List the lines of the data from the one containing "What distance from the camera" through the one containing "(112,100), (114,47), (88,143), (4,115), (198,79)" as a numbered list, leaving out blank lines.

— Start DATASET EXCERPTS —

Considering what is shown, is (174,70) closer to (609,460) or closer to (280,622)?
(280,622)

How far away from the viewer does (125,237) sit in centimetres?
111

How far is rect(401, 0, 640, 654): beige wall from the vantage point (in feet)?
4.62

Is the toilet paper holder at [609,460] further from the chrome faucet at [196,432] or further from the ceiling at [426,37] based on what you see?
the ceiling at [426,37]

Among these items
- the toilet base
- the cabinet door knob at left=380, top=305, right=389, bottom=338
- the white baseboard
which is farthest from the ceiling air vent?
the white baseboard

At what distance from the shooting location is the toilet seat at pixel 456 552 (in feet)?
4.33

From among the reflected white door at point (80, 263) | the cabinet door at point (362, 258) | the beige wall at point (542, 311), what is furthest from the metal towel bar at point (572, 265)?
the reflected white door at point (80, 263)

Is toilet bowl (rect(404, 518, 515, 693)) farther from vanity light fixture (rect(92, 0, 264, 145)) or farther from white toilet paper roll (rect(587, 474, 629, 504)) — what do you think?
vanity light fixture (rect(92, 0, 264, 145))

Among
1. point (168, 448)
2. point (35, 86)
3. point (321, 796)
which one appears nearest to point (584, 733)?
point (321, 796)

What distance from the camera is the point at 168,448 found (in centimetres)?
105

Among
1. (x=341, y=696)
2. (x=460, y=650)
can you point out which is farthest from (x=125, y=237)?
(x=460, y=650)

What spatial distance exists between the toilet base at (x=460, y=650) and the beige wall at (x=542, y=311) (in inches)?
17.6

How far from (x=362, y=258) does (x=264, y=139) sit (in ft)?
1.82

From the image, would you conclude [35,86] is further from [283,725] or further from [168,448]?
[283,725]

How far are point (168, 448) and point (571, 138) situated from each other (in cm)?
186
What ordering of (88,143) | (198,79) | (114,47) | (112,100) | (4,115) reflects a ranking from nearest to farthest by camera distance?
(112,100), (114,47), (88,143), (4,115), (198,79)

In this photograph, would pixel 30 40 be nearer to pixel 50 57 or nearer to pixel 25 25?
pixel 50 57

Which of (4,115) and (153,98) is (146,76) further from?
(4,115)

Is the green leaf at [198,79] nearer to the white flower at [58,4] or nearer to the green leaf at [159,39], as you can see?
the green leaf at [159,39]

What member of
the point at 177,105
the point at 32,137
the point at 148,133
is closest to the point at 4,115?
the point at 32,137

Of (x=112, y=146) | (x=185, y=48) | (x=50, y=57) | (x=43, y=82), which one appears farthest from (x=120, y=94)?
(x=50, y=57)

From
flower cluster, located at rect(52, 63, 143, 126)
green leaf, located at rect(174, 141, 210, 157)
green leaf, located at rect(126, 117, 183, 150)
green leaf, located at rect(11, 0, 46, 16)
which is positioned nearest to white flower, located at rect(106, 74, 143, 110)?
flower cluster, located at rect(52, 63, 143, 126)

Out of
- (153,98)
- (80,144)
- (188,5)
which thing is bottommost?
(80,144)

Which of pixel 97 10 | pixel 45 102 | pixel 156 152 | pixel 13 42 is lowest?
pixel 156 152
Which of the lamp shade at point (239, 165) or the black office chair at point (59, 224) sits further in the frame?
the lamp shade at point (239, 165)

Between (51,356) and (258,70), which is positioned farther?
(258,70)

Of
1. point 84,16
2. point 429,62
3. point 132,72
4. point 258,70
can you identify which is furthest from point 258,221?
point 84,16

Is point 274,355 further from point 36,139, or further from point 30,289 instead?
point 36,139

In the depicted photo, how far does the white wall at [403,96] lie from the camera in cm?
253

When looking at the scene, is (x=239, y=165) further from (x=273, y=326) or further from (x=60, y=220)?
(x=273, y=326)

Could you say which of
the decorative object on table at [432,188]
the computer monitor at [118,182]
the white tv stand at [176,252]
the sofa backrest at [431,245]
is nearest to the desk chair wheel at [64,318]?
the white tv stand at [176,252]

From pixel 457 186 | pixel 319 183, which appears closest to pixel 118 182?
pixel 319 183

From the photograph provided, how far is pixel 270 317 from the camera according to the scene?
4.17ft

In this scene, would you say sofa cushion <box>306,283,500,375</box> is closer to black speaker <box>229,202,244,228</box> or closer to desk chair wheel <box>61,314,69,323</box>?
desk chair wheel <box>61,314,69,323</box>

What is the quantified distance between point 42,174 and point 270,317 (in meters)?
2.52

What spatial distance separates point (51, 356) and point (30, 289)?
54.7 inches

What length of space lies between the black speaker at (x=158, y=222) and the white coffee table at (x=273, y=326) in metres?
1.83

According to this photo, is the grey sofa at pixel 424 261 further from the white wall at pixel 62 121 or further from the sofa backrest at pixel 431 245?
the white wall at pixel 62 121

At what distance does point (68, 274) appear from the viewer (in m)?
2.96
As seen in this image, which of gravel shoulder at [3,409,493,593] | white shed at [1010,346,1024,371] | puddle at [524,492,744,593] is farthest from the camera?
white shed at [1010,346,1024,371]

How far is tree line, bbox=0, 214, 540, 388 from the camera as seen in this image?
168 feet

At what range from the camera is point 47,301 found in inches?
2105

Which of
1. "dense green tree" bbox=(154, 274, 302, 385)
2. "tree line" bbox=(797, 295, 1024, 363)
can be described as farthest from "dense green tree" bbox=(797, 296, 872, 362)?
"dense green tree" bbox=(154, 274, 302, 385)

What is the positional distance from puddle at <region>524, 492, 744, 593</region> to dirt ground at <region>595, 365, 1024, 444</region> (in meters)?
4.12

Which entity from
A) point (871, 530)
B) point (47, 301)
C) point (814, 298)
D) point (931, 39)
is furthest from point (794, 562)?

— End DATASET EXCERPTS —

**WRITTEN ANSWER:**
1. What distance from the camera is the point at 168,448 found (in centimetres)?
2. 105
3. Among
4. 1. (x=341, y=696)
5. 2. (x=460, y=650)
6. can you point out which is farthest from (x=125, y=237)?
7. (x=460, y=650)
8. What spatial distance exists between the toilet base at (x=460, y=650) and the beige wall at (x=542, y=311) (in inches)?
9. 17.6
10. How far from (x=362, y=258) does (x=264, y=139) sit (in ft)?
11. 1.82
12. From the image, would you conclude [35,86] is further from [283,725] or further from [168,448]?
13. [283,725]
14. How far are point (168, 448) and point (571, 138) situated from each other (in cm)?
15. 186
16. What ordering of (88,143) | (198,79) | (114,47) | (112,100) | (4,115) reflects a ranking from nearest to farthest by camera distance?
17. (112,100), (114,47), (88,143), (4,115), (198,79)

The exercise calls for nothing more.